Obviously, it is much more complicated than that, but it is the concept of pattern recognition that is the heart of duplicate page detection.

Marcia

3:49 am on Oct 16, 2004 (gmt 0)

WebmasterWorld Senior Member 10+ Year Member



If it's for a course, you might want to include these in your reading. From the Stanford document server:

Evaluating Strategies for Similarity Search on the Web [dbpubs.stanford.edu]

Finding replicated web collections [dbpubs.stanford.edu]

This is the full text of Google's patent

Detecting duplicate and near-duplicate files [patft.uspto.gov]

Enjoy!

Oliver Henniges

11:29 am on Oct 16, 2004 (gmt 0)

WebmasterWorld Senior Member 10+ Year Member



1) It's far more than 4,285,199,774 websites meanwhile

> (4,285,199,774!)

2) to find doublettes wouldn't be a facultative function, just a square devided by two, because you don't have to check two sides vice versa.
that means you'd have two loops with the inner one decreasing from 2exp32 to 1 steps in a brute force attack on an unordered set.
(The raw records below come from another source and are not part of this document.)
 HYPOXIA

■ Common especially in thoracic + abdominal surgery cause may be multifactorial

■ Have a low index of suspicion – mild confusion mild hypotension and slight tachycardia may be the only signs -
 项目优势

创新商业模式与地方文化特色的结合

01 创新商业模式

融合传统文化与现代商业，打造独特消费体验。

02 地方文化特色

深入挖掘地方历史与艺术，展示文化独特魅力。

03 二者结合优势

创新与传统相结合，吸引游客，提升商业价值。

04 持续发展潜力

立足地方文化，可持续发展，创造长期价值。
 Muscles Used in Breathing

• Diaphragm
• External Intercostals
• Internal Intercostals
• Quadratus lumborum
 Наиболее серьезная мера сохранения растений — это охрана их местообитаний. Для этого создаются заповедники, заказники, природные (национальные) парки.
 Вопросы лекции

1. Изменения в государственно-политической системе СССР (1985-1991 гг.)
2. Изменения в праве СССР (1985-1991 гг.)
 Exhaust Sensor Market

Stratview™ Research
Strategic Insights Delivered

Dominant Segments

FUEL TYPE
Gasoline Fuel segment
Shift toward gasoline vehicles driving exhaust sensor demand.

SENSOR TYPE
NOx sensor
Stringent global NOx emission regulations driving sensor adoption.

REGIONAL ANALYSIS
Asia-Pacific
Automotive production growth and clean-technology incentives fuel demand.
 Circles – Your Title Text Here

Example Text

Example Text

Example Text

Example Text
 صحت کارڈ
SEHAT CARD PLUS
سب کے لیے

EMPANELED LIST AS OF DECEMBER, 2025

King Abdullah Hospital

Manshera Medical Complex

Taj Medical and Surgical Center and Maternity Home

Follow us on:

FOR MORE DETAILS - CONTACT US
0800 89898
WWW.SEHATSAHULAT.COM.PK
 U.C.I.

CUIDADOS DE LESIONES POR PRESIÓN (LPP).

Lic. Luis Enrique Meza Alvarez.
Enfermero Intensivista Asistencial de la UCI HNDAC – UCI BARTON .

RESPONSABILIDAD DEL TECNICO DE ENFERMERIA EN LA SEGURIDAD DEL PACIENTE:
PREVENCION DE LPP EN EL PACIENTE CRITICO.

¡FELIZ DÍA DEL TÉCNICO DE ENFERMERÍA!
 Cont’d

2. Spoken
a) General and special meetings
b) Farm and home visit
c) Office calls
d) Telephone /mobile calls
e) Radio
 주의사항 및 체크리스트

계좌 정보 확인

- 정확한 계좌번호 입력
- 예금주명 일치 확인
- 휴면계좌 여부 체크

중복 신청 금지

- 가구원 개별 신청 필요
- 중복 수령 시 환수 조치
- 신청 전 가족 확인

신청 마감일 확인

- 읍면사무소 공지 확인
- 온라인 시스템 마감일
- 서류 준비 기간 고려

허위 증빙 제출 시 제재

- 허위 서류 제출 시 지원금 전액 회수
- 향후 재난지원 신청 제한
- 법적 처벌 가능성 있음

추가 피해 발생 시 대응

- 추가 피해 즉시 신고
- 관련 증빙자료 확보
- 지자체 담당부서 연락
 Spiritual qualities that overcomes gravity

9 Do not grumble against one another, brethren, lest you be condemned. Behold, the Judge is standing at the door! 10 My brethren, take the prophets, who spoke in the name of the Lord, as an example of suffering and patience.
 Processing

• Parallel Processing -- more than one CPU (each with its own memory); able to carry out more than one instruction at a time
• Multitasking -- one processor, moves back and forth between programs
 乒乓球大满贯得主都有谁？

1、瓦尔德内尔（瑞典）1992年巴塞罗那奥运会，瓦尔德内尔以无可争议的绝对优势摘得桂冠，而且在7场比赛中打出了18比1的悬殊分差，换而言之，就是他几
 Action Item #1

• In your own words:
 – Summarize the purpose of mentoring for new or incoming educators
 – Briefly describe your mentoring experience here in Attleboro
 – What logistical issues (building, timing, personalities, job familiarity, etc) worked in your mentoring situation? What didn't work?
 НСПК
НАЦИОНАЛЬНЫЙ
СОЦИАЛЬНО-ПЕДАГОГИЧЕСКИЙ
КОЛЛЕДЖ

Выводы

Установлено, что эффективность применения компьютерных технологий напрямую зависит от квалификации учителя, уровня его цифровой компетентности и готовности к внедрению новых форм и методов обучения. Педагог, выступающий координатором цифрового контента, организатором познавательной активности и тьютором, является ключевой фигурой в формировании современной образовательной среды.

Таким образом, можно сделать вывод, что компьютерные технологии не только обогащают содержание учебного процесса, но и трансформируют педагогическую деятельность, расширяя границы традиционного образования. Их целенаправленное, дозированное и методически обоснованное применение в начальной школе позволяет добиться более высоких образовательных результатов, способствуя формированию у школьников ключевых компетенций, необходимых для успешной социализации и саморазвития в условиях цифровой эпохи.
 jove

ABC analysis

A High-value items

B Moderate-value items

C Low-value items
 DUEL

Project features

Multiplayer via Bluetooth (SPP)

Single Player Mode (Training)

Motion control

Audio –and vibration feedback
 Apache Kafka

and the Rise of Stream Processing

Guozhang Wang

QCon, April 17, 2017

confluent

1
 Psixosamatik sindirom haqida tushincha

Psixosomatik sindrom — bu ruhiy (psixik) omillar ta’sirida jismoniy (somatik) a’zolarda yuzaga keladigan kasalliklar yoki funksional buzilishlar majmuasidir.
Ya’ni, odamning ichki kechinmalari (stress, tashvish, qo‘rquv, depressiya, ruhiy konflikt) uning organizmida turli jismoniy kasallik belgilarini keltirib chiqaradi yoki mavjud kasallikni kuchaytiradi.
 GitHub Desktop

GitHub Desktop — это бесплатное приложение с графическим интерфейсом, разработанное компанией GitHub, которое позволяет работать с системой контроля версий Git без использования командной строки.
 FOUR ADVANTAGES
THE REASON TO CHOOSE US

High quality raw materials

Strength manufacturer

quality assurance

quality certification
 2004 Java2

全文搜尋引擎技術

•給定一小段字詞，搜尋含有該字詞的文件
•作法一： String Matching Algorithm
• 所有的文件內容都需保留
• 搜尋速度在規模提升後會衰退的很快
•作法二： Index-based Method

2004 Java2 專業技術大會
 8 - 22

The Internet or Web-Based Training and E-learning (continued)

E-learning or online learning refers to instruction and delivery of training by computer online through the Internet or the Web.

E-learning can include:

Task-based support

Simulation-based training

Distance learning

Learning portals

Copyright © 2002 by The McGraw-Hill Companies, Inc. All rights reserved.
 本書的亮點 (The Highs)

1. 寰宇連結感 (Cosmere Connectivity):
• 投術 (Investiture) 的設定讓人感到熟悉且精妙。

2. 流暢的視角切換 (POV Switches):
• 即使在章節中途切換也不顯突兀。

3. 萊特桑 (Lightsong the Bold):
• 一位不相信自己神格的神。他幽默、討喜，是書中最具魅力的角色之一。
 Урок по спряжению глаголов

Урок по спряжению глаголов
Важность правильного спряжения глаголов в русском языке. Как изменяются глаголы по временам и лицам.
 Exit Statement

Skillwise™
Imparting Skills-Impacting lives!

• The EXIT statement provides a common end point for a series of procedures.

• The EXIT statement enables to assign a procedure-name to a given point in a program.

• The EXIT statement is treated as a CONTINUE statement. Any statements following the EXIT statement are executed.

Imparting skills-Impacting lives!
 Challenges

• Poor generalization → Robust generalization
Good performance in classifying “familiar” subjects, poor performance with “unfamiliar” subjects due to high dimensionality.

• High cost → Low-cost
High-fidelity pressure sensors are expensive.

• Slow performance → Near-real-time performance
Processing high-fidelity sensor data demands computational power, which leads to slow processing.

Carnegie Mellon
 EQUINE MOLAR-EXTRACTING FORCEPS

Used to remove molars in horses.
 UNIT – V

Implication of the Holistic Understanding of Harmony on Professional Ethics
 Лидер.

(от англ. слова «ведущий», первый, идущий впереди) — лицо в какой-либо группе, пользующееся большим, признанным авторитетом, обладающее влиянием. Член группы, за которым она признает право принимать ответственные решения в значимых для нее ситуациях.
I guess google is working with dozens of different indices, such as lenght, type, date, checksum etc of the documents stored. If you have the urls ordered by e.g. lenght you'd only have to compare each url with its predecessor, which is well within the scope of a single pc provided the page-caches are stored elsewhere and easily accessed.

cyberprosper

11:41 am on Oct 18, 2004 (gmt 0)

10+ Year Member



Can anybody explain in English what that patent says?